In the records below, turn the part that opens with the line containing "Which is nearest" and closes with the line containing "0.92 meters" into a Markdown table with columns Row and Text, one line per row and blank lines left out. Include only that part.

+++ Extracted records

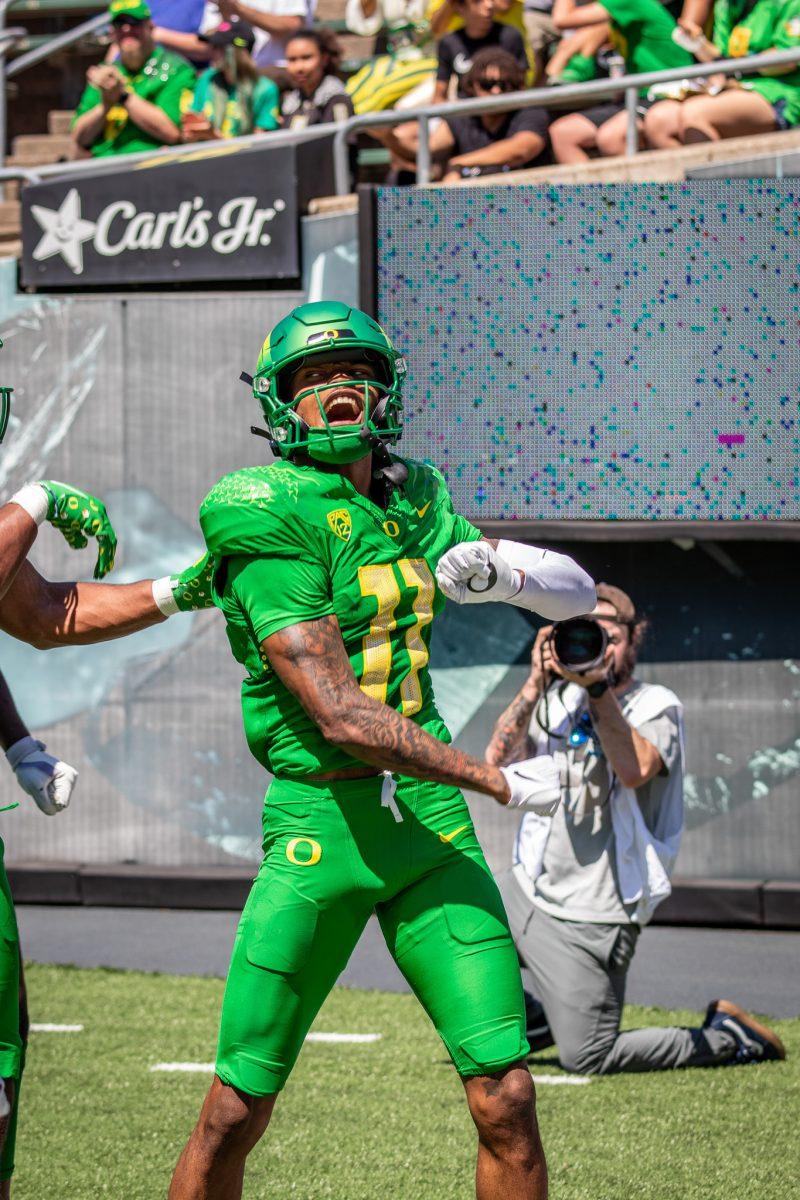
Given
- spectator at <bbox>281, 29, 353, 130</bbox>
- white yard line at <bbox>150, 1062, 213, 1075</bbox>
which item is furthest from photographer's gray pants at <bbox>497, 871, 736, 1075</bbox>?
spectator at <bbox>281, 29, 353, 130</bbox>

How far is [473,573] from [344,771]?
479 mm

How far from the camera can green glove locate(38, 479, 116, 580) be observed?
12.5 ft

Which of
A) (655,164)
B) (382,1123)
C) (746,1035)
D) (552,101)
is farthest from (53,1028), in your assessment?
(552,101)

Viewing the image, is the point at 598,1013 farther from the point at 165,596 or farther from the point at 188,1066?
the point at 165,596

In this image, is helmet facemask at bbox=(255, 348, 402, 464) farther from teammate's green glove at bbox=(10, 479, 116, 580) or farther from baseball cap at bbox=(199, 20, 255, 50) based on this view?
baseball cap at bbox=(199, 20, 255, 50)

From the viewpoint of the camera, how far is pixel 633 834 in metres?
5.78

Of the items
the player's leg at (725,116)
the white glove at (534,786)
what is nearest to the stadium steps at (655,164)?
the player's leg at (725,116)

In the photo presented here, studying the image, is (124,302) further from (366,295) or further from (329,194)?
(366,295)

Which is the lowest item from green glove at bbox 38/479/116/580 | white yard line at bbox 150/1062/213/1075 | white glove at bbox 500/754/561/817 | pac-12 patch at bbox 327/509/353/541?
white yard line at bbox 150/1062/213/1075

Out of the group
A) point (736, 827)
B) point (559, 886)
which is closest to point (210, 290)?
point (736, 827)

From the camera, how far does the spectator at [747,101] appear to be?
28.4ft

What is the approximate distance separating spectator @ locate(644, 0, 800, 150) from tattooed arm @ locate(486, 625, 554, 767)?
410cm

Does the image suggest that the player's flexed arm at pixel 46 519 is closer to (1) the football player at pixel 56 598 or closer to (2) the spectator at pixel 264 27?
(1) the football player at pixel 56 598

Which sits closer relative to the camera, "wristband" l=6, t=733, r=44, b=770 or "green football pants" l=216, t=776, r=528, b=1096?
"green football pants" l=216, t=776, r=528, b=1096
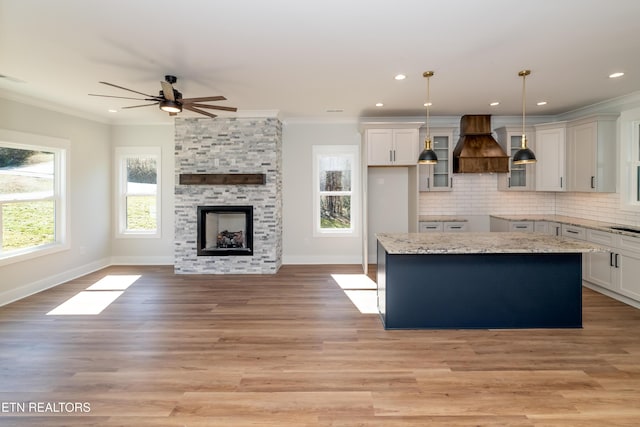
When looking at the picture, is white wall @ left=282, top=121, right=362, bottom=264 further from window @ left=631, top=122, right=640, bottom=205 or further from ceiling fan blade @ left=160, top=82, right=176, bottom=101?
window @ left=631, top=122, right=640, bottom=205

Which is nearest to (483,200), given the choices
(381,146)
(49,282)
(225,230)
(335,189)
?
(381,146)

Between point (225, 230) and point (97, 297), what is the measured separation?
7.32ft

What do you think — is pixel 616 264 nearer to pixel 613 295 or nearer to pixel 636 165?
pixel 613 295

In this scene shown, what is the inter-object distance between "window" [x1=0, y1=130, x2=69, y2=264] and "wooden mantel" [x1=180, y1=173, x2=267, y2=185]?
1.87 metres

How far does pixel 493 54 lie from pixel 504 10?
0.92 meters

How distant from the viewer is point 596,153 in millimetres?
5262

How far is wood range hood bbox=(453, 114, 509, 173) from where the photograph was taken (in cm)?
601

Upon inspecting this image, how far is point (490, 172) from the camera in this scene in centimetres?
612

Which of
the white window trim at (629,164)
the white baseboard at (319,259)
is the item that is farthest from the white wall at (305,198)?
the white window trim at (629,164)

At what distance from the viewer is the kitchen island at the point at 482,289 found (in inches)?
144

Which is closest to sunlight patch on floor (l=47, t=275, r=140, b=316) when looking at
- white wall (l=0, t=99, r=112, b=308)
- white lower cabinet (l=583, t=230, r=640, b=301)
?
white wall (l=0, t=99, r=112, b=308)

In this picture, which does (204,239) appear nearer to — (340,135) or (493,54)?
(340,135)

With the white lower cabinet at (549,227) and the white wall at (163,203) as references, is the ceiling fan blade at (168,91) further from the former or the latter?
the white lower cabinet at (549,227)

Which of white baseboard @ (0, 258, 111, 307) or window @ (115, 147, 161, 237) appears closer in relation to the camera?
white baseboard @ (0, 258, 111, 307)
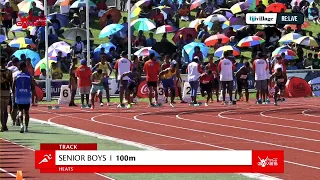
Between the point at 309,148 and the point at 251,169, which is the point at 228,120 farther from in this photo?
the point at 251,169

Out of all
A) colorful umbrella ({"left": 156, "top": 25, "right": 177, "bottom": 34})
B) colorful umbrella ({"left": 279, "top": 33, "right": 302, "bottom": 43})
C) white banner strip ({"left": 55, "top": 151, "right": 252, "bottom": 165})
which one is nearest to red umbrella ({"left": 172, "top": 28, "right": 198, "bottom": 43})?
colorful umbrella ({"left": 156, "top": 25, "right": 177, "bottom": 34})

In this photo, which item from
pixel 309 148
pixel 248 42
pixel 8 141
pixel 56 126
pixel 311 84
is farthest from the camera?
pixel 248 42

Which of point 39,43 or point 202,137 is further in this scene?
point 39,43

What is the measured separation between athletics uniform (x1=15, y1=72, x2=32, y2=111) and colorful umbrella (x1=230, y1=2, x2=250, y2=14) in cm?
2339

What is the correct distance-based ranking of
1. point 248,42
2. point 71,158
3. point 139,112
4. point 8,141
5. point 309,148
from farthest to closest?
point 248,42, point 139,112, point 8,141, point 309,148, point 71,158

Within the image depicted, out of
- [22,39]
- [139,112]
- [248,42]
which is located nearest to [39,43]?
[22,39]

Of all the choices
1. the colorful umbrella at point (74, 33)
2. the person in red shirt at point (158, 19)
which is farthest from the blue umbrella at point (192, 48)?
the person in red shirt at point (158, 19)

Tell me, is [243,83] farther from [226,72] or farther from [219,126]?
[219,126]

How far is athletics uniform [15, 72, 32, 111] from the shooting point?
23562 mm

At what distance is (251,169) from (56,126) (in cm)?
1297

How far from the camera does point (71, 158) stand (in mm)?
12789

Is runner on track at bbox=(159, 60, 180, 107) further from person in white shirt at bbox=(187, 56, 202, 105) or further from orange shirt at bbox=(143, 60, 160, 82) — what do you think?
orange shirt at bbox=(143, 60, 160, 82)

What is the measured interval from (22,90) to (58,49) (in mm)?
15582

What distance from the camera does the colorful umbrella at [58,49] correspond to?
127 feet
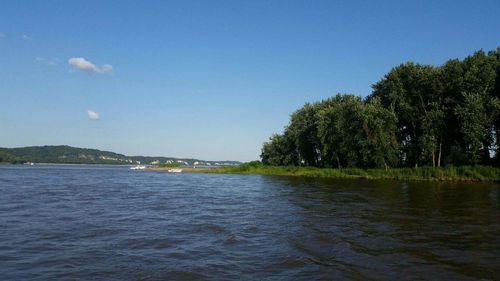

++++++

Complete output:
| Row | Text |
|---|---|
| 1 | Which is nearest to (483,200), given the choices |
| 2 | (381,146) |
| 3 | (49,282) |
| 4 | (225,230) |
| 5 | (335,189) |
| 6 | ? |
| 7 | (381,146) |
| 8 | Between point (225, 230) and point (97, 297), what is the measured separation? |
| 9 | 7.32ft |
| 10 | What do you think — is pixel 616 264 nearer to pixel 613 295 or nearer to pixel 636 165? |
| 11 | pixel 613 295 |
| 12 | In this scene shown, what is the inter-object distance between "window" [x1=0, y1=130, x2=69, y2=264] and "wooden mantel" [x1=180, y1=173, x2=267, y2=185]? |
| 13 | 1.87 metres |
| 14 | How far does pixel 493 54 lie from pixel 504 10? |
| 15 | 0.92 meters |